## What to produce
Carry on the memoir of a first meeting with Brodsky at the London poetry reading, picking up right after its last sentence.

begin Excerpted passage

First Meeting: My
Unreliable Memory
Monday, 29
January, 1996
A BOOK of
poetry, in Russian, by "Iosif
Brodskii", entitled Ostanovka v pustyne [A Halt in the Wilderness];
publisher, the Chekhov Press,
New York, 1970. An inscription, in
Russian, "Danielu Vaisbortu", followed
by, in English, "i.e. From
Russian with Love, London 29-11-72' '. Then the author's ballooning
signature.
The occasion: Poetry International, a British Arts Council-funded
event.
Locale: the huge Festival Hall, where Brodsky was to give a reading. He
was
fresh from Russia - from "Russian", as he would put it. He had come
here with W H. Auden, travelling from Auden's home in Vienna, Brodsky's
first
"Halt in the Wilderness " of the West.
"From Russia with Love.
"Joseph was boyishly tickled by this and used the formula quite often.
Still, the irony, if one can call it that, is also rather melancholic,
perhaps
even nostalgic, although he was not nostalgic about the Soviet Union.
As for
the variant, "Russian" - if not simply a slip of the pen, it was
perhaps attributable to my being a translator. The inscription, in that
case,
turned out to be apposite, since poetry translation was to remain a
leitmotif
of our friendship.
A glance at
the actual dates, though, shows me that Brodsky became an involuntary
exile in
June 1972, so that by the end of November, when he and his mentor came
to
London, he had been in the West for at least five months and was
scarcely
"fresh" from Russia. In any case, Auden, who died the following year,
on this occasion protected the young poet, bodily interposing himself
between
Brodsky and the curious, journalists, scholars or what have you.
Auden read at each of the
annual
Poetry Internationals, up to the time of his death, whether formally
invited to
or not. Brodsky, for his part, had been invited to the London Poetry
International, as well as to the
Spoleto Festival dei Due
Mondi, in I970, but at the time was not permitted to leave the Soviet
Union. In
any case Auden, evidently, did not ask anyone's permission, just
informed the organizers
that he was bringing Brodsky with him.
This must have been
Joseph's first
public reading in the West. Even the normally reserved British public
was moved
by the sight of the young poet and by his emotional if stentorian
recitation.
Joseph stood on the stage, textless, his hands hanging by his side, or
thrust into
his jacket pockets. His head thrown back, he declaimed the poems,
staring into
the air above his listeners, as if communing with himself rather than
addressing an audience. From time to time, there was a catch in his
voice, a
gasp, a sob almost. It seemed as if only his being on stage, speaking
the words
he had written, held him together. He was his words, his poems. An
English
reader? There must have been. (There was: Robert Lowell.) At one point,
Joseph
forgot a line. He stopped, looked down, screwed up his eyes in
concentration, pounding
his forehead, a gesture that became familiar to later audiences. The
forgetting
was palpable. Then the poem was found again. This, too, was palpable
...

end Excerpted passage
begin Entries provided

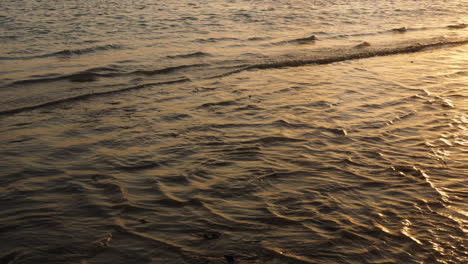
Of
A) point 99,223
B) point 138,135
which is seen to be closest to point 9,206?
point 99,223

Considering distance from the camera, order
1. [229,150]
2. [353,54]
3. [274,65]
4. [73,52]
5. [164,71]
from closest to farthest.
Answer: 1. [229,150]
2. [164,71]
3. [274,65]
4. [73,52]
5. [353,54]

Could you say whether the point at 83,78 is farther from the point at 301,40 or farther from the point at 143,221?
the point at 301,40

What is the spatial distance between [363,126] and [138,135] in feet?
9.84

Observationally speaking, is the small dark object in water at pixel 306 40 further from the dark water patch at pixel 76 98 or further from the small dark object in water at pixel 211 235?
the small dark object in water at pixel 211 235

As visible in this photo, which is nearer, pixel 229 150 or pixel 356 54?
pixel 229 150

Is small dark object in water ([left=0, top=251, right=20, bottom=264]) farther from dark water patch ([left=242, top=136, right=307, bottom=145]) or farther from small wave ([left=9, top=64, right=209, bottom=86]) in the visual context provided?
small wave ([left=9, top=64, right=209, bottom=86])

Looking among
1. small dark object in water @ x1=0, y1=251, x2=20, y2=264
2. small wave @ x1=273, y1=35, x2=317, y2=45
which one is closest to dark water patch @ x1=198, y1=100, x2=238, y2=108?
small dark object in water @ x1=0, y1=251, x2=20, y2=264

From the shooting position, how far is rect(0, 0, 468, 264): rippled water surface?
160 inches

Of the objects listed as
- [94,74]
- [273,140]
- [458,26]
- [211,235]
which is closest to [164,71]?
[94,74]

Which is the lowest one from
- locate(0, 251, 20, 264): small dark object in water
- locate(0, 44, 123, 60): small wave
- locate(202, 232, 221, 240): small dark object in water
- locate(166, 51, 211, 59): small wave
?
locate(202, 232, 221, 240): small dark object in water

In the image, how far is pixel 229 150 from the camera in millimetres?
5965

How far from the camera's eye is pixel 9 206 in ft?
15.0

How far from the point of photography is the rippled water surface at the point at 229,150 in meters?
4.05

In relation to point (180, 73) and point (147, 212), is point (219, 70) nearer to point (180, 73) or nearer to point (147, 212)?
point (180, 73)
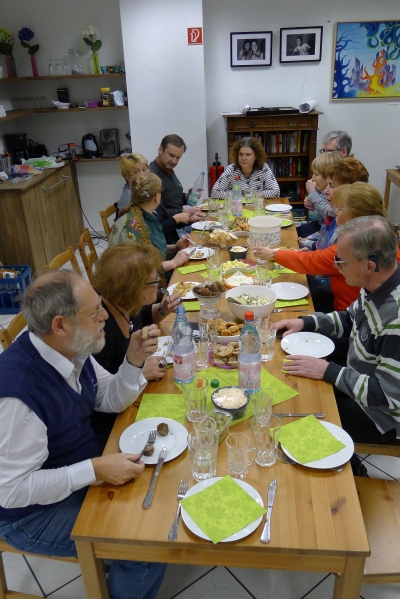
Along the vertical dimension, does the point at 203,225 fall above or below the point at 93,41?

end Entries provided

## Task answer
Whether you understood
Russian or
not, you understood Brodsky that night. When he ended, his audience was
as
stunned as the poet on stage was now silent - inaccessible, emptied, a
kind of
simulacrum of himself. It was as if the air had been drained of sound.
And the
appropriate response would have been that - a soundlessness, in which
you would
hear only your own breathing, be aware only of your own physicality,
your isolated
self ...
I strung
these rather inchoate fragments together, only a few hours after
learning of
Joseph's death: he died on Sunday, 28 January, 1996. Irina Muravyov, a
Russian
fiction-writer living in Boston and editing Bostonskoe
vremya [Boston Times], had phoned me with the news and asked me if
I'd give
her something for Russkaya mysl
[Russian Thought]. I agreed, because it seemed better than refusing.
And since
I had to start somewhere, I started there, with my first memory of
Joseph.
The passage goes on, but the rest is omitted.